§ **About this exercise**
Look below for the line containing "request_url: https://www.google.com/recaptcha/api2/aframe"; write out that line and each one after it to the end, exactly, and nothing else.

§ **Source data**
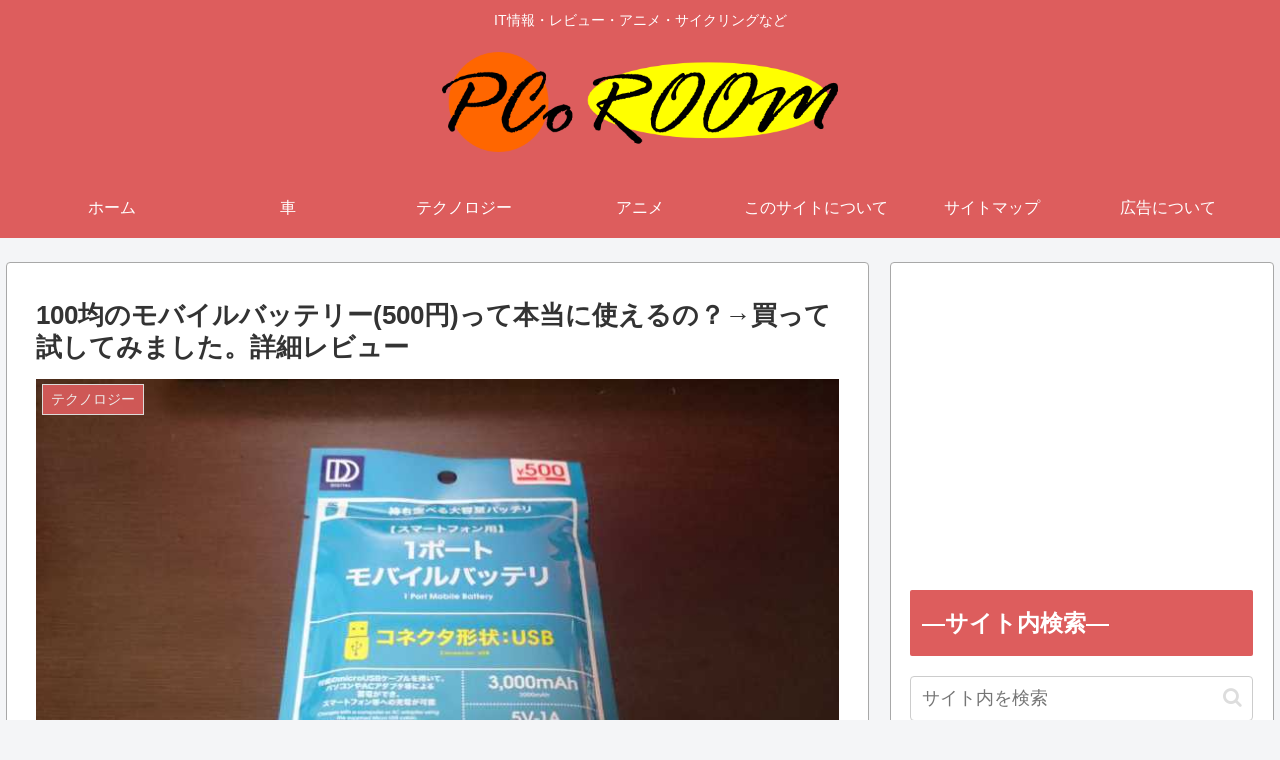

--- FILE ---
content_type: text/html; charset=utf-8
request_url: https://www.google.com/recaptcha/api2/aframe
body_size: 267
content:
<!DOCTYPE HTML><html><head><meta http-equiv="content-type" content="text/html; charset=UTF-8"></head><body><script nonce="_6aH-G-9iqpdGcgCJIVDiQ">/** Anti-fraud and anti-abuse applications only. See google.com/recaptcha */ try{var clients={'sodar':'https://pagead2.googlesyndication.com/pagead/sodar?'};window.addEventListener("message",function(a){try{if(a.source===window.parent){var b=JSON.parse(a.data);var c=clients[b['id']];if(c){var d=document.createElement('img');d.src=c+b['params']+'&rc='+(localStorage.getItem("rc::a")?sessionStorage.getItem("rc::b"):"");window.document.body.appendChild(d);sessionStorage.setItem("rc::e",parseInt(sessionStorage.getItem("rc::e")||0)+1);localStorage.setItem("rc::h",'1768546321429');}}}catch(b){}});window.parent.postMessage("_grecaptcha_ready", "*");}catch(b){}</script></body></html>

§ **Response area**
request_url: https://www.google.com/recaptcha/api2/aframe
body_size: 267
content:
<!DOCTYPE HTML><html><head><meta http-equiv="content-type" content="text/html; charset=UTF-8"></head><body><script nonce="_6aH-G-9iqpdGcgCJIVDiQ">/** Anti-fraud and anti-abuse applications only. See google.com/recaptcha */ try{var clients={'sodar':'https://pagead2.googlesyndication.com/pagead/sodar?'};window.addEventListener("message",function(a){try{if(a.source===window.parent){var b=JSON.parse(a.data);var c=clients[b['id']];if(c){var d=document.createElement('img');d.src=c+b['params']+'&rc='+(localStorage.getItem("rc::a")?sessionStorage.getItem("rc::b"):"");window.document.body.appendChild(d);sessionStorage.setItem("rc::e",parseInt(sessionStorage.getItem("rc::e")||0)+1);localStorage.setItem("rc::h",'1768546321429');}}}catch(b){}});window.parent.postMessage("_grecaptcha_ready", "*");}catch(b){}</script></body></html>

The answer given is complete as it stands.